In order to carry out this series of computations, we will take advantage of the Amazon Braket SDK’s use of FreeParameter objects (or, more generally, FreeParameterExpression objects) to parameterize gate-level circuits, and extend its use to pulse sequences. Parameterizing pulse sequences in this way allows us to re-use the same pulse sequence “template” with different input parameters, allowing us to succinctly implement a sweep over a range of values. First, we define our free parameter:

from braket.parametric import FreeParameter
length = FreeParameter("length")

We can then use this free parameter length to define a gaussian waveform:

from braket.pulse.waveforms import GaussianWaveform
gaussian_wfm = GaussianWaveform(length=length, sigma=25e-9, amplitude=0.1)

While Braket Pulse allows free parameters to be used upon construction of a PulseSequence, these parameters must be substituted for numerical values prior to runtime:

import numpy as np
pulse_sequence = ...  # pulse sequence of interest
lengths = np.linspace(1e-7, 5e-7, 100)
zne_sequences = [pulse_sequence(length=length) for length in lengths]

Behind the scenes, implementing this substitution for any number of parameter values is easy to do as it just involves walking the associated OQpy Program’s AST representation and replacing any nodes that represent a FreeParameterExpression with one that eventually only contains a numerical value. In this way, the PulseSequence can delay the numerical definition of these parameters until they are needed during execution as the entire program state is always captured in its AST representation.

Access to the AST representation is also particularly advantageous in visualizing a time-dependent pulse sequence across various frames. Using Braket Pulse, we can generate time series data corresponding to the amplitude, frequency, and phase of a waveform on a particular frame from one of the ZNE pulse sequences:

data = zne_sequences[0].to_time_trace()

Generating the time series data of the pulse sequence, again, takes advantage of simply walking the AST. The to_time_trace() function walks the AST to build up the time-dependent output signal amplitude, frequency, and phase for each frame. For example, visiting an AST node that represents playing a waveform on a frame will record the applied waveform’s amplitude for each time step along with the frequency and phase of the frame at that time. As timing information across frames can be crucial in understanding complex pulse sequences, this data can then be used for visualization using any standard plotting library (e.g., matplotlib.pyplot).
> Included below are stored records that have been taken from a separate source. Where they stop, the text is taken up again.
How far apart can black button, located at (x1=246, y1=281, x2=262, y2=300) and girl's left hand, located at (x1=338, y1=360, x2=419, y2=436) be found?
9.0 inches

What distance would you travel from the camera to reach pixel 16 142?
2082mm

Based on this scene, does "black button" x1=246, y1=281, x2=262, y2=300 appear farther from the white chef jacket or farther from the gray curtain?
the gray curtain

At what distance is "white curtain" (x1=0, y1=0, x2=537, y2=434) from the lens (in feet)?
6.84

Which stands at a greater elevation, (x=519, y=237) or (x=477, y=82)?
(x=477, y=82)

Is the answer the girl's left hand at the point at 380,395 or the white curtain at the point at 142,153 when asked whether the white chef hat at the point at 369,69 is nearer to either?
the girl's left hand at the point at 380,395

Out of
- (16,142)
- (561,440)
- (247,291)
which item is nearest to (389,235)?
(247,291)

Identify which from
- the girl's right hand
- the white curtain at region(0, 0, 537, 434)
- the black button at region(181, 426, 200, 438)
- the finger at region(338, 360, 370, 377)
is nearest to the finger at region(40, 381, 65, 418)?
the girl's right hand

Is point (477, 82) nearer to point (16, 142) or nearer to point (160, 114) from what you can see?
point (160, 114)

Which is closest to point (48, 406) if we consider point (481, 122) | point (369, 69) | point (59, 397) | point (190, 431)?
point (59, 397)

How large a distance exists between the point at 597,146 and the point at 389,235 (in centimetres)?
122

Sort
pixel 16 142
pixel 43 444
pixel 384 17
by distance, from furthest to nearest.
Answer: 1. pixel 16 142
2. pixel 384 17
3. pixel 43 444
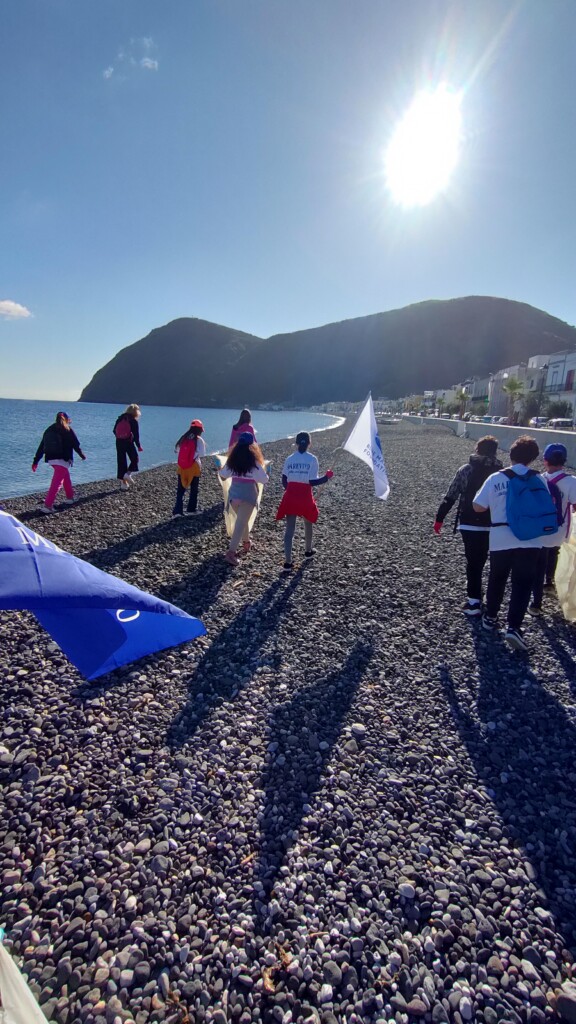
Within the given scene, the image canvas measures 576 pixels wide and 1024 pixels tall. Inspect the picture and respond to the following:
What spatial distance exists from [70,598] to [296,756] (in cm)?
248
Finally, it is straightforward to run these quantum programs on Amazon Braket. Upon creating a quantum task for running a PulseSequence, its AST representation will be converted to OpenQASM IR and sent to the Braket service:

from braket.aws import AwsDevice
device = AwsDevice("arn:aws:braket:us-west-1::device/qpu/rigetti/Aspen-M-2")
batch = device.run_batch(zne_sequences, shots=100)
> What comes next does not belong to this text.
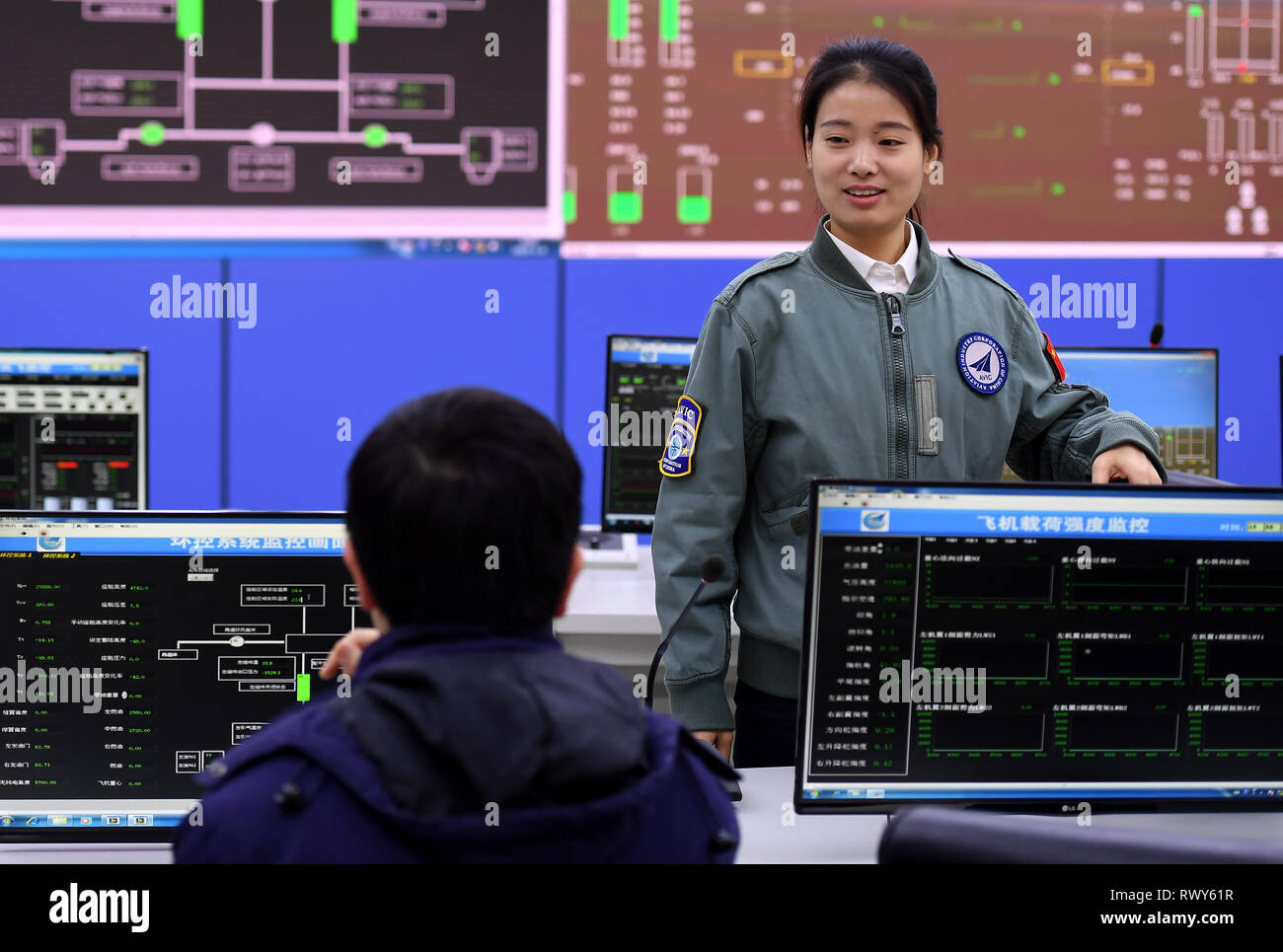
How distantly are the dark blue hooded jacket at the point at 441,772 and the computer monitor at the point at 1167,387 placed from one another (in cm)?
237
Contributing to OQpy and the OpenQASM community

In this blog post, you saw an example of what is possible using OQpy and OpenQASM 3, and how using these tools helped enable support for pulse-level control on Amazon Braket. Now that OQpy is open source, you too can start integrating OpenQASM 3 and OpenPulse into your Python-based quantum software projects. There is still much to do to develop a unified IR for quantum computing, and so we welcome contributions to OQpy and the OpenQASM 3 spec. If you’re interested, check out the OpenQASM organization on GitHub, and join us in the effort to program the next generation of quantum computers.

Building OQpy and the OpenPulse AST was a collective effort, involving many additional contributors from both AWS and IBM. In particular, we’d like to acknowledge the work of Jake Lishman from IBM, and the work of Kshitij Chhabra, Yunong Shi, and Prasahnt Sivarajah from AWS.